Pura yang sekitar 15 km dari pusat Kota Mataram, Nusa Tenggara Barat itu dibangun pada masa jayanya kerajaan Karangasem Sasak sekitar tahun 1759. Pura ini dibangun oleh Anak Agung Ngurah yang memerintah Lombok bagian barat saat itu.
“Di kawasan pura itu terdapat empat bangunan pokok, yaitu Pura Gaduh, Kemaliq, Pesiraman dan pesimpangan Bhatara Bagus Balian, serta Lingsar Wulon,” kata Sahyan, warga Lingsar.
Ketiga bangunan Gaduh, Kemaliq dan Bhatara Bagus Balian hanya dibatasi dengan tembok besar. Saat pujawali berlangsung, upacara dilaksanakan secara serentak. Pujawali adalah upacara pemujaan kelahiran Ida Bhatara yang dilakukan umat Hindu di pura itu.
Selain digunakan umat Hindu untuk beribadah, Suku Sasak yang menganut Islam juga menggunakan Kemaliq yang berada di dalam area pura sebagai tempat ibadah juga. Bahkan secara rutin diadakan doa bersama dari berbagai pemeluk agama yang ada di Lombok.
Untuk menjaga kedamaian, dalam di sekitar tempat itu dilarang memakan atau menyembelih binatang-binatang yang dianggap suci oleh masing-masing agama. Bahkan dalam radius 2 km dari Pura Lingsar, sapi yang dianggap suci oleh umat hindu dilarang berkeliaran.

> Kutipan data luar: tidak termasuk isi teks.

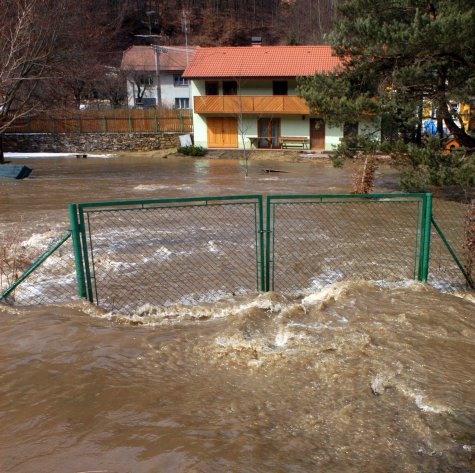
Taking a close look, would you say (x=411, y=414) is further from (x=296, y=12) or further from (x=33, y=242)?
(x=296, y=12)

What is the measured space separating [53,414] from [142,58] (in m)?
58.2

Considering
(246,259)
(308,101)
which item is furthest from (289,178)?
(246,259)

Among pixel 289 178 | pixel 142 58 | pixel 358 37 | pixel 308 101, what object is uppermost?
pixel 142 58

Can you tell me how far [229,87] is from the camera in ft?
115

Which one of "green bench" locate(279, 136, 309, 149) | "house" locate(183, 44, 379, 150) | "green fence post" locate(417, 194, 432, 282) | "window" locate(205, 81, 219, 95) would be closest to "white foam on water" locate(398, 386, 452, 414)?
"green fence post" locate(417, 194, 432, 282)

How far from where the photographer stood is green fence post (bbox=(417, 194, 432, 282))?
675 cm

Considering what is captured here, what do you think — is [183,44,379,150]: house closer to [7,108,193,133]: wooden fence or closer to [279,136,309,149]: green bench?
[279,136,309,149]: green bench

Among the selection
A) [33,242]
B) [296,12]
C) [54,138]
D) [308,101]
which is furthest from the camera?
[296,12]

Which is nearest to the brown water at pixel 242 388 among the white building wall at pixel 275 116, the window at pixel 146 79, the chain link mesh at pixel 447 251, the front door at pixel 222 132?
the chain link mesh at pixel 447 251

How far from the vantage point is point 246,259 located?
9.64m

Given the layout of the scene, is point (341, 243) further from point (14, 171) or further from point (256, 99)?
point (256, 99)

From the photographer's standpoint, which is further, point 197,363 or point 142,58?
point 142,58

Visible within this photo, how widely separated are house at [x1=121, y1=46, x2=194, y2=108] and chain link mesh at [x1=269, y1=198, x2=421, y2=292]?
1646 inches

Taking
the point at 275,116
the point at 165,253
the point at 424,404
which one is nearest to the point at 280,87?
the point at 275,116
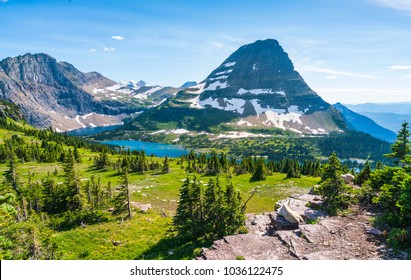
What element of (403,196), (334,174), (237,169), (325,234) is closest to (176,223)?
→ (325,234)

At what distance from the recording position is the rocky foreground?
2058 cm

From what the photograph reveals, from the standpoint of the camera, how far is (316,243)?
887 inches

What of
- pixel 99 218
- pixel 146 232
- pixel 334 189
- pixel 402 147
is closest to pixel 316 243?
pixel 334 189

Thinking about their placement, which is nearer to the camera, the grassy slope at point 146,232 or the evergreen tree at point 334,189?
the evergreen tree at point 334,189

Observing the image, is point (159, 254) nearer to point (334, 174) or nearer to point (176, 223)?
point (176, 223)

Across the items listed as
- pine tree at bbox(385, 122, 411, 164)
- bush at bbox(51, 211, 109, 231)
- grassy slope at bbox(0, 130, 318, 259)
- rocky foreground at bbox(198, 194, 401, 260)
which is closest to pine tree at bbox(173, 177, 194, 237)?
grassy slope at bbox(0, 130, 318, 259)

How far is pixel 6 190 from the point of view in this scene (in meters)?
43.5

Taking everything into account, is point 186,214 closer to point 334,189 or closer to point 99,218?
point 99,218

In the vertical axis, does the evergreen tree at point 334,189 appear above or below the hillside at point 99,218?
above

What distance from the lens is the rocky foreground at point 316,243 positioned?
20578 millimetres

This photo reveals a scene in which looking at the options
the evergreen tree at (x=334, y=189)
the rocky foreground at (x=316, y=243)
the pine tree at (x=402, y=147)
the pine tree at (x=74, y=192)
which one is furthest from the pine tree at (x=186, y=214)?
the pine tree at (x=402, y=147)

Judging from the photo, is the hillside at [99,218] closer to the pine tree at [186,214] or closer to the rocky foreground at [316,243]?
the pine tree at [186,214]

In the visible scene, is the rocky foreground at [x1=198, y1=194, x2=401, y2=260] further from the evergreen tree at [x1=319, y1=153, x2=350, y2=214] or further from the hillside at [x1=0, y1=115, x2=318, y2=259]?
the hillside at [x1=0, y1=115, x2=318, y2=259]
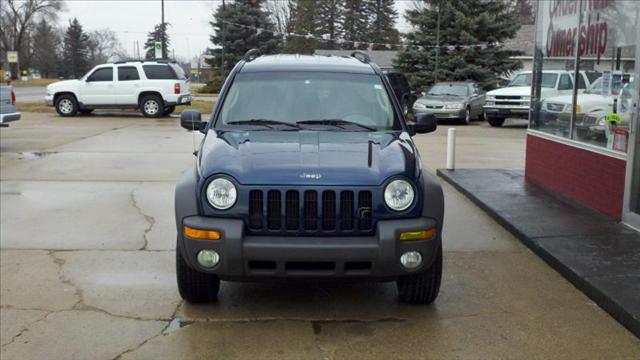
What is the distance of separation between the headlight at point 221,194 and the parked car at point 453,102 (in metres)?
18.5

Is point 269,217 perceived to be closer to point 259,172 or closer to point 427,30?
point 259,172

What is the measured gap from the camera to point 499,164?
12.3m

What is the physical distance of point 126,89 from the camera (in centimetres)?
2236

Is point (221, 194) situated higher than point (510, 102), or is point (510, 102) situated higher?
point (510, 102)

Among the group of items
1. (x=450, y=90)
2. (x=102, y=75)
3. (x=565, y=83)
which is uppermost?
(x=102, y=75)

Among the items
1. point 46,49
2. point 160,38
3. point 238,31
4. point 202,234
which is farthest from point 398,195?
point 46,49

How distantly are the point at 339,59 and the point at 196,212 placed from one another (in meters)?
2.58

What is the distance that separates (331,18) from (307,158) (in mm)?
63319

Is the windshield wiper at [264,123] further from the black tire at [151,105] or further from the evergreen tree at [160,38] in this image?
the evergreen tree at [160,38]

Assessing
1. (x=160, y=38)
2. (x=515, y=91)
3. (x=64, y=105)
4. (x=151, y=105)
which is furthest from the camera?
(x=160, y=38)

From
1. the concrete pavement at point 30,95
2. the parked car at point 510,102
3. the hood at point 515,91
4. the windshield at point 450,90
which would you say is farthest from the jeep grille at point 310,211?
the concrete pavement at point 30,95

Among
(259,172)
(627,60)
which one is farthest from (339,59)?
(627,60)

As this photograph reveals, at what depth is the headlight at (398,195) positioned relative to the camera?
400 cm

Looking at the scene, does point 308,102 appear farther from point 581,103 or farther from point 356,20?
point 356,20
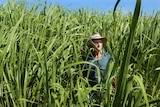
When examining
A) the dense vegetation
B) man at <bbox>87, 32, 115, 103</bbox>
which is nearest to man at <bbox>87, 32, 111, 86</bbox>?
man at <bbox>87, 32, 115, 103</bbox>

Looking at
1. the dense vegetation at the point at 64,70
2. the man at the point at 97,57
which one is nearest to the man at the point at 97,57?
the man at the point at 97,57

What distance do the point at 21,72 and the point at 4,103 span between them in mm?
186

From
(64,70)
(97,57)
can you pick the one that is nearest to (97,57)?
(97,57)

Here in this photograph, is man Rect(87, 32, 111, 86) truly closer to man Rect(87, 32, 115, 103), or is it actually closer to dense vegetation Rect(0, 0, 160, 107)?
man Rect(87, 32, 115, 103)

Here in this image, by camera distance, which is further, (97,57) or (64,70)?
(97,57)

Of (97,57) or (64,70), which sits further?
(97,57)

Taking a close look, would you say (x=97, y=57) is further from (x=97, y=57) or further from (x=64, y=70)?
(x=64, y=70)

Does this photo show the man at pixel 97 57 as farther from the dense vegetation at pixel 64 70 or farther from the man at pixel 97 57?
the dense vegetation at pixel 64 70

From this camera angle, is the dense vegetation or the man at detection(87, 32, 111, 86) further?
the man at detection(87, 32, 111, 86)

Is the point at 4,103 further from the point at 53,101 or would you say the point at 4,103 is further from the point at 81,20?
the point at 81,20

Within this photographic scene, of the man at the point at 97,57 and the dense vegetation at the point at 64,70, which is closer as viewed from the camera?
the dense vegetation at the point at 64,70

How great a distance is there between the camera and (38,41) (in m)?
2.78

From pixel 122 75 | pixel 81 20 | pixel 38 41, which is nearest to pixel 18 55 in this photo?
pixel 38 41

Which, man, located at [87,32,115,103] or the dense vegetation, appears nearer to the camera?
the dense vegetation
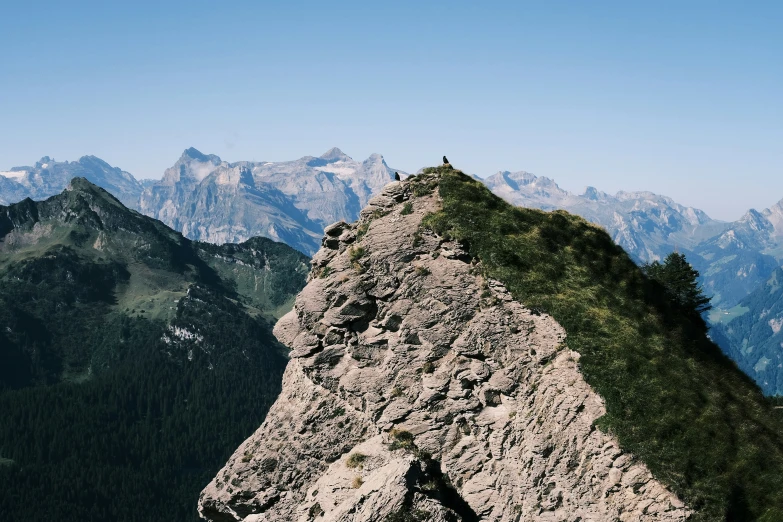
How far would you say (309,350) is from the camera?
4453 centimetres

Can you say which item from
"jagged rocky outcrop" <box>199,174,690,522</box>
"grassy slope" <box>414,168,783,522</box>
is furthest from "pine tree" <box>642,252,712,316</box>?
"jagged rocky outcrop" <box>199,174,690,522</box>

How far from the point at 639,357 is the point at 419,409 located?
43.4ft

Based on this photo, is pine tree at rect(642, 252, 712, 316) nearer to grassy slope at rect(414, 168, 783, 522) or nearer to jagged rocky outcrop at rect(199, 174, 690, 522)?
grassy slope at rect(414, 168, 783, 522)

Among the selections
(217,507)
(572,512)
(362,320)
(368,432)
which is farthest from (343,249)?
(572,512)

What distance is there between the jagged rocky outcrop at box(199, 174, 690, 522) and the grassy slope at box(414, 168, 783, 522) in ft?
3.52

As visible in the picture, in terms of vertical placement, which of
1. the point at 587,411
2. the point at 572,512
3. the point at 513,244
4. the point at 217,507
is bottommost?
the point at 217,507

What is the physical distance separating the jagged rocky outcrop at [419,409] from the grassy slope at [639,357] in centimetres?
107

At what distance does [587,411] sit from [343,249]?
21.2 meters

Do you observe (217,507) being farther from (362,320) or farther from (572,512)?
(572,512)

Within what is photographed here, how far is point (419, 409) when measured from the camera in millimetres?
39844

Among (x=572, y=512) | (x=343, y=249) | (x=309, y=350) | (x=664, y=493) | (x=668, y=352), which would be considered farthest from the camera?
(x=343, y=249)

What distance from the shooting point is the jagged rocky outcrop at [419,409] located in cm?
3428

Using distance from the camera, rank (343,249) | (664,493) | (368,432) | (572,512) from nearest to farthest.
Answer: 1. (664,493)
2. (572,512)
3. (368,432)
4. (343,249)

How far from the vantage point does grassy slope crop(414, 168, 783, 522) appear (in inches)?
1233
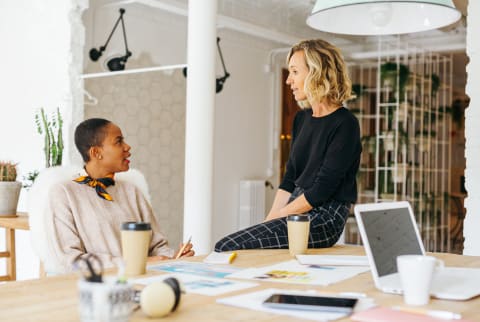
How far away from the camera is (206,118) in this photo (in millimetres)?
3396

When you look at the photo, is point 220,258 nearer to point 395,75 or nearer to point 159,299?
point 159,299

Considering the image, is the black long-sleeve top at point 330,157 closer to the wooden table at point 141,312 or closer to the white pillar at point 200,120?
the wooden table at point 141,312

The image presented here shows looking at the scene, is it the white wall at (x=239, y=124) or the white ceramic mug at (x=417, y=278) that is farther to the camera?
the white wall at (x=239, y=124)

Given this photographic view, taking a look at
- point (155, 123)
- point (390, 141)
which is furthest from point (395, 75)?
point (155, 123)

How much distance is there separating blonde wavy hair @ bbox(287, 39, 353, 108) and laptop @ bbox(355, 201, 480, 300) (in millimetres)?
849

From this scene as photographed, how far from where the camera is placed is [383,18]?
81.0 inches

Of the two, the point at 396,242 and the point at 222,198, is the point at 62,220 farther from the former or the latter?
the point at 222,198

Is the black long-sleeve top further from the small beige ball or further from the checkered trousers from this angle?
the small beige ball

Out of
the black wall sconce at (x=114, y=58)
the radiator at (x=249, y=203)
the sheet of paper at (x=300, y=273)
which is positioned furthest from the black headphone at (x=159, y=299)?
the radiator at (x=249, y=203)

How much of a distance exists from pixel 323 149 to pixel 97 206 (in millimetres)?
838

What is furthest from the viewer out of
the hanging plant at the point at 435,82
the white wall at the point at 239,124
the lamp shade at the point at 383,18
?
the hanging plant at the point at 435,82

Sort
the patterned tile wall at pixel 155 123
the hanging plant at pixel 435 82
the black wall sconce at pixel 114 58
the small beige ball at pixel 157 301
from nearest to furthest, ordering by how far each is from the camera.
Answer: the small beige ball at pixel 157 301 → the black wall sconce at pixel 114 58 → the patterned tile wall at pixel 155 123 → the hanging plant at pixel 435 82

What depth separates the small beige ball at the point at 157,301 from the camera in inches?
42.2

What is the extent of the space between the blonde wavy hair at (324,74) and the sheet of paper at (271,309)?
46.0 inches
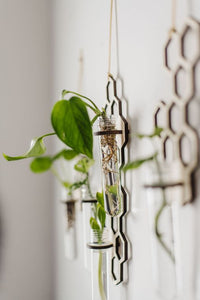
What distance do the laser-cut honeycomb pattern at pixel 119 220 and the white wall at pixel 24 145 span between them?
0.71 m

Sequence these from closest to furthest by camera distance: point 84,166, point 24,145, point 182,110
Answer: point 182,110
point 84,166
point 24,145

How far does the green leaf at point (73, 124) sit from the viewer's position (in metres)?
0.90

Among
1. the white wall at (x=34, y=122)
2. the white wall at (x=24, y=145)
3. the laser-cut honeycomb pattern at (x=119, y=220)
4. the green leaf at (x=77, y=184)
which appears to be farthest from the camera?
the white wall at (x=24, y=145)

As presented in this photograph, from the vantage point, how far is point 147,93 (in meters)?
0.90

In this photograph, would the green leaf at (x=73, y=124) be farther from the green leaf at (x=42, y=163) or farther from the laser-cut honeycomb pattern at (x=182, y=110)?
the laser-cut honeycomb pattern at (x=182, y=110)

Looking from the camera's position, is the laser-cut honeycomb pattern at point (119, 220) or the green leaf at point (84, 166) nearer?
the laser-cut honeycomb pattern at point (119, 220)

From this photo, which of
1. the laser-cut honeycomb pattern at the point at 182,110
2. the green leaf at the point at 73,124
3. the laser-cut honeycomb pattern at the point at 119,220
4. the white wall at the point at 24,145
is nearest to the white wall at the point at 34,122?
the white wall at the point at 24,145

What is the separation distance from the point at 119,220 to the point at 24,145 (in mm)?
790

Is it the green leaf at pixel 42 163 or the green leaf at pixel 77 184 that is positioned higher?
the green leaf at pixel 42 163

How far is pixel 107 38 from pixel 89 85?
20cm

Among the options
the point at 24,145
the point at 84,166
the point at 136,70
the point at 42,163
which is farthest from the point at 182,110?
the point at 24,145

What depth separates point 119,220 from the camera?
3.31ft

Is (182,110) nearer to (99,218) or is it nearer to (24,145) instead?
(99,218)

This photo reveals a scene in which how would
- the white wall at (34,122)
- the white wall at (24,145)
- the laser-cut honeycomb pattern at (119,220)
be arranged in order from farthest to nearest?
the white wall at (24,145), the white wall at (34,122), the laser-cut honeycomb pattern at (119,220)
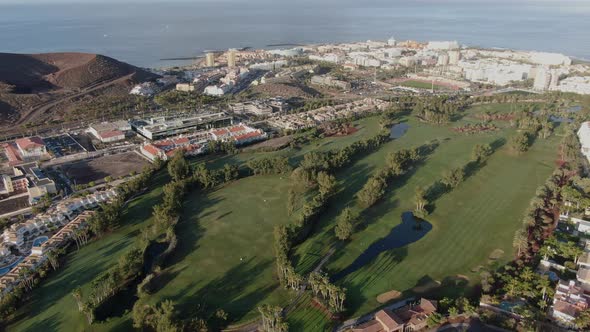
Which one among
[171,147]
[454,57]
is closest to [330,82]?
[454,57]

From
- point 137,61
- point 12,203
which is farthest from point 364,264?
point 137,61

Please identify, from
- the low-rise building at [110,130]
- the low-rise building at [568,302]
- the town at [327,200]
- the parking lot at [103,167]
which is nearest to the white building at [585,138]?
the town at [327,200]

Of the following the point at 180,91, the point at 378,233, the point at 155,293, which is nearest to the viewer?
the point at 155,293

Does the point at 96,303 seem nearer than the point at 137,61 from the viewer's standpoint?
Yes

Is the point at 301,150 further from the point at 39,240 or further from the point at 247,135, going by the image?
the point at 39,240

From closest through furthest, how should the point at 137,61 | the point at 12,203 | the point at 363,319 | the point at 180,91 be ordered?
the point at 363,319 → the point at 12,203 → the point at 180,91 → the point at 137,61

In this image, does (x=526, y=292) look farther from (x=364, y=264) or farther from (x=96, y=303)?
(x=96, y=303)

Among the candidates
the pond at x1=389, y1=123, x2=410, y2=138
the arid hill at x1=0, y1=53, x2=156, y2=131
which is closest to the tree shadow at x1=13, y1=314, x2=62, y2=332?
the pond at x1=389, y1=123, x2=410, y2=138
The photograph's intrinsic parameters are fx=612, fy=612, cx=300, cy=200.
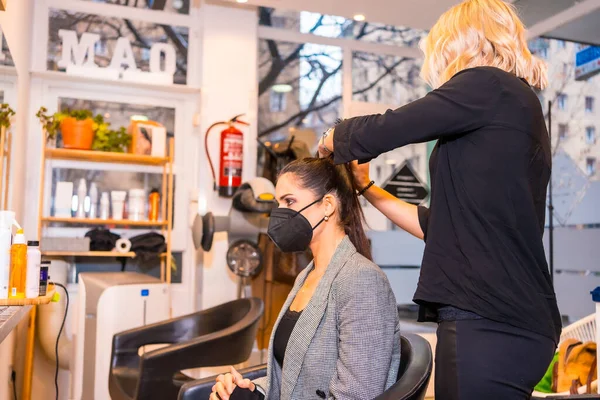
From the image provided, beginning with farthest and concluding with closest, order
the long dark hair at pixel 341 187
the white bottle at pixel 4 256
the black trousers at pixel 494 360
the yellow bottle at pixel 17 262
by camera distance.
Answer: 1. the yellow bottle at pixel 17 262
2. the white bottle at pixel 4 256
3. the long dark hair at pixel 341 187
4. the black trousers at pixel 494 360

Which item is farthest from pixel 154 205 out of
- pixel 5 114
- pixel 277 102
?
pixel 5 114

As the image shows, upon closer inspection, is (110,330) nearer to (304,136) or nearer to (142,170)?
(142,170)

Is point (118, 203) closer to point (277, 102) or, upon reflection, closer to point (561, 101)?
point (277, 102)

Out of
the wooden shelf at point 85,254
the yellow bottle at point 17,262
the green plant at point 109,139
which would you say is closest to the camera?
the yellow bottle at point 17,262

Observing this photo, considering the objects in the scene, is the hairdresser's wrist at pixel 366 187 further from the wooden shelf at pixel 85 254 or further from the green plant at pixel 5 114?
the wooden shelf at pixel 85 254

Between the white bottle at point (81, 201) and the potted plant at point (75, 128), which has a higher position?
the potted plant at point (75, 128)

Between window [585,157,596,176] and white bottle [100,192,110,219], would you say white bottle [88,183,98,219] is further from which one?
window [585,157,596,176]

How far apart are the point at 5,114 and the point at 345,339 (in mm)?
1956

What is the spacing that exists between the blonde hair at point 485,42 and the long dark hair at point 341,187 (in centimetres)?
56

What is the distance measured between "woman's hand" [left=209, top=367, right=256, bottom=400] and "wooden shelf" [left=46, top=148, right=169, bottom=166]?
2565 millimetres

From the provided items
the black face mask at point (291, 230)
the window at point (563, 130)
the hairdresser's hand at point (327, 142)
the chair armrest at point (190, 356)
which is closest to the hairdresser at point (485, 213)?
the hairdresser's hand at point (327, 142)

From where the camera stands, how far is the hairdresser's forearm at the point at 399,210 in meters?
1.59

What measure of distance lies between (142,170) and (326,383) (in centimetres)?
314

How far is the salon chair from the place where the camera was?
147 centimetres
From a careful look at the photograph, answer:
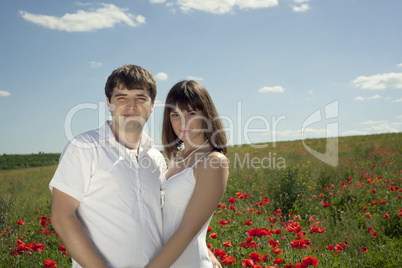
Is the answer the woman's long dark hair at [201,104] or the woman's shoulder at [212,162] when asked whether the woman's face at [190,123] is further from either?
the woman's shoulder at [212,162]

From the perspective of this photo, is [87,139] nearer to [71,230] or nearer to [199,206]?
[71,230]

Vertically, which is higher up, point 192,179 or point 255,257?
point 192,179

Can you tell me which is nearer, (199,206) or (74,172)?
(74,172)

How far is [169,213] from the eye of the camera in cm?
210

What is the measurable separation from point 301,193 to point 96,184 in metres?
5.88

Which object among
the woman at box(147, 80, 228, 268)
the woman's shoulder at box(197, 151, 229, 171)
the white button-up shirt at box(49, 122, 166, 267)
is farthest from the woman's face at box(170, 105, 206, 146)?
the white button-up shirt at box(49, 122, 166, 267)

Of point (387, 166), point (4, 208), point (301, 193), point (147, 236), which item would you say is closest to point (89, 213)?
point (147, 236)

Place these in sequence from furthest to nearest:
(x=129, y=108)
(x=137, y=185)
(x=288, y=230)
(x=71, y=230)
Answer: (x=288, y=230) < (x=129, y=108) < (x=137, y=185) < (x=71, y=230)

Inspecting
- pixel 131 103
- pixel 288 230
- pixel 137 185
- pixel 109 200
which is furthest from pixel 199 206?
pixel 288 230

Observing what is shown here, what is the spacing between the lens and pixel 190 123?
2.35 m

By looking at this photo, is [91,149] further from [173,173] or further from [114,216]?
[173,173]

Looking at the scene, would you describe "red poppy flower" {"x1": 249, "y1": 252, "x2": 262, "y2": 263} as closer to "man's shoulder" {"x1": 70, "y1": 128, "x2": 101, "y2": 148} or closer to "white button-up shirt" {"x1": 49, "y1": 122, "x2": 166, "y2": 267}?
"white button-up shirt" {"x1": 49, "y1": 122, "x2": 166, "y2": 267}

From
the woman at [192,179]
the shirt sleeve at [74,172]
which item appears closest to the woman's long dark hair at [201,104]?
the woman at [192,179]

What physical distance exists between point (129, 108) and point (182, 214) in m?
0.76
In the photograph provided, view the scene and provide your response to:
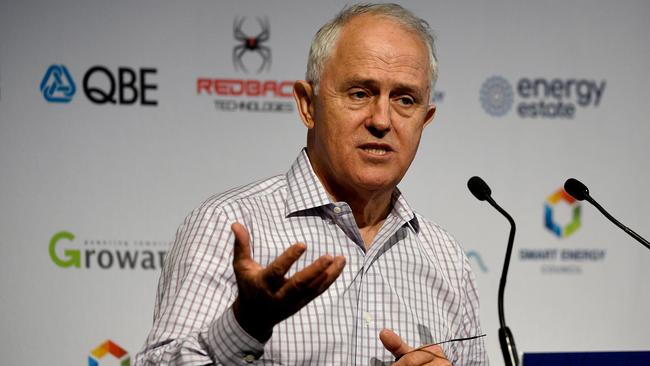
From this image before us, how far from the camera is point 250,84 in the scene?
12.4 ft

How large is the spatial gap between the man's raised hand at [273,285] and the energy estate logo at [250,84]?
91.3 inches

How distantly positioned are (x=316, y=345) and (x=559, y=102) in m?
2.66

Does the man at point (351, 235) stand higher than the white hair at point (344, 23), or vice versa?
the white hair at point (344, 23)

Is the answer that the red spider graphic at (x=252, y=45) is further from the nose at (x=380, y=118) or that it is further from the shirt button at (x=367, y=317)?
the shirt button at (x=367, y=317)

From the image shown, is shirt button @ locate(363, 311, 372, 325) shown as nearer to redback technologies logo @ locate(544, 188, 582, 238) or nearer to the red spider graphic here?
the red spider graphic

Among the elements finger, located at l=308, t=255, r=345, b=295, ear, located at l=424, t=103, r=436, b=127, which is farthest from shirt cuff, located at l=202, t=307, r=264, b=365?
ear, located at l=424, t=103, r=436, b=127

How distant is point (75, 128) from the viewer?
3641 mm

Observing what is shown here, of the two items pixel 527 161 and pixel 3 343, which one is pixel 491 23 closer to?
pixel 527 161

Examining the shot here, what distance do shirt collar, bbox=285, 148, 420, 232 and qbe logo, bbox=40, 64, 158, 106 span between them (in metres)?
1.65

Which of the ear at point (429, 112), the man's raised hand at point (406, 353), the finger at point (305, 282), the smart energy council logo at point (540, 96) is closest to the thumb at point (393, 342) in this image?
the man's raised hand at point (406, 353)

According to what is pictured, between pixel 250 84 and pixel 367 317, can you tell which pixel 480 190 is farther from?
pixel 250 84

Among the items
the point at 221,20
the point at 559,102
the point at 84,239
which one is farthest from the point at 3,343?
the point at 559,102

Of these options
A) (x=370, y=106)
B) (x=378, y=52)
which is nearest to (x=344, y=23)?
(x=378, y=52)

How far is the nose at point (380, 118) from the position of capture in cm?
206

Ketika masuk ke dalam kawasan, pengunjung disarankan untuk memakai selendang yang diikatkan pada pinggang. “Selandang ini dipakai untuk menghormati tempat ini yang dianggap suci oleh uimat Hindu dan Islam,” kata Subhan, warga Mataram yang menemani saya ke Lingsar.
Setelah mengenakan selendang kain berwarna kuning, saya memasuki tempat berdoa yang dianggap suci oleh semua pemeluk agama. “Di tempat ini orang Hindu, Islam, Kristen, bahkan pemeluk aliran kepercayaan percaya doanya dapat dikabulkan,” Kata Sahyan.
Di samping tempat berdoa itu ada sebuah kolam kecil. Airnya jernih dan tidak pernah kering. Bahkan kedalaman kolam itu selalu tetap setiap saat.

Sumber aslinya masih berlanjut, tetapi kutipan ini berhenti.